[GIS] Postgis: Is there a way to do an intersection query based on lines while taking into account the dateline

antimeridianpostgis

This is an exact copy of a question I asked on Stackoverflow a few weeks back and still haven't found a good answer for it. The original question is from here: original question.

I've been searching about this for a while and can't seem to find anything useful.

In my database, I have an outline of the world coastline saved as lines. I want to take another line and determine where on the coastline that line intersects. My current query is like this:

SELECT st_intersection(makeline(p1.latlong, p2.latlong)::geography, the_geom::geography)
FROM worldcoastline, points p1, points p2 
WHERE p1.id = 1 AND p2.id = 2

All is well and good, and everything seems to line up when I test it in KML and such, except when the dateline is involved. Instead of going across the dateline, it will go all the way around the world, and show me all these collisions it couldn't have had (across Russia, Europe, America). The most interesting thing I find though is if I throw in a st_intersects on the makeline as a geography, it returns false. I'm considering adding it to the where clause, but the problem is lines that cross the dateline and intersect land will return really whacky results anyways!

Is there anything I can do in PostGIS to fix this problem?

EDIT: I just found this in the reference:

ST_Intersection — (T) Returns a geometry that represents the shared
portion of geomA and geomB. The geography implementation does a
transform to geometry to do the intersection and then transform back
to WGS84
.

So I guess that's why it's having dateline problems. Any alternatives or suggestions?

EDIT: I just wanted to point out that I did add the st_instersects WHERE clause, but of course if a line does intersect the dateline as well as a coastline I will end up with a messed up ST_Intersection because it will still try to find the intersections going the long way around the world instead of across the dateline

Best Answer

This can be done but it’s not pretty.

The query needs to be broken into 2 parts. One for those lines that do not cross +- 180, another for those that do. Note that you also need to exclude those segments of the coastline that also cross the 180 since they will exhibit the same behavior you see with p1/p2. Also since you are dealing with points and lines you can do everything with geometry objects.

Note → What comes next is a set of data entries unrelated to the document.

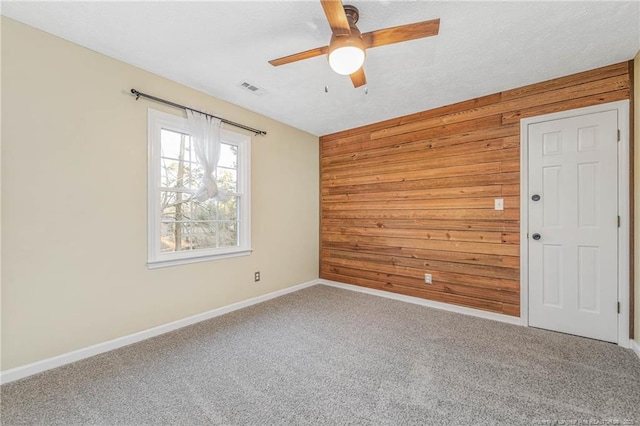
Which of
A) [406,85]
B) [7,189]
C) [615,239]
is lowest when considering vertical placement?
[615,239]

The first part of the query would look similar to what you have now but with the appropriate where clause to exclude all entities (including coastline) that cross 180. Something like this:

SELECT st_intersection(st_makeline(p1.latlong, p2.latlong), the_geom)
FROM worldcoastline, points p1, points p2 
  WHERE p1.id = 1 AND p2.id = 2 and st_length(st_makeline(p1.latlong, p2.latlong) <= 180
AND st_length(the_geom) <= 180

The second part would look like this:

SELECT
CASE 
WHEN st_X(x) > 180 THEN st_translate(x, -360, 0)
            ELSE x
       END
 from
(SELECT st_intersection(st_shift_longitude(st_makeline(p1.latlong, p2.latlong))), st_shift_longitude(the_geom)) as x
FROM worldcoastline, points p1, points p2 
WHERE p1.id = 1 AND p2.id = 2 and st_length(st_makeline(p1.latlong, p2.latlong) > 180
    AND st_length(st_shift_longitude(the_geom)) <= 180)) AS foo`

The second query selects those p1/p2 pairs that cross 180, shifts them by 180 so you know have 0-360 coordinate system. The coastline is also shifted 180. The where clause also excludes those parts of the coastline that cross 0/360 as they now exhibit the wrap around the globe behavior. The CASE clause corrects the longitude of the shifted coordinates back to the standard coordinate system.

UNION the 2 selects and you should have what you want.

Having said that, I generally believe it is asking for trouble doing queries like this in PostGIS. You might be better off re-structuring your data so that simple queries would work. Also doing anything over long distances with geometries usually leads to unpleasant surprises. One thing you could do is turn your p1/p2 pairs into multi lines that do not cross 180. You certainly should do that to your coastline data. Not knowing your data or application it’s hard to have concrete suggestions, but in my experience queries like this are indicative of a data design shortfall.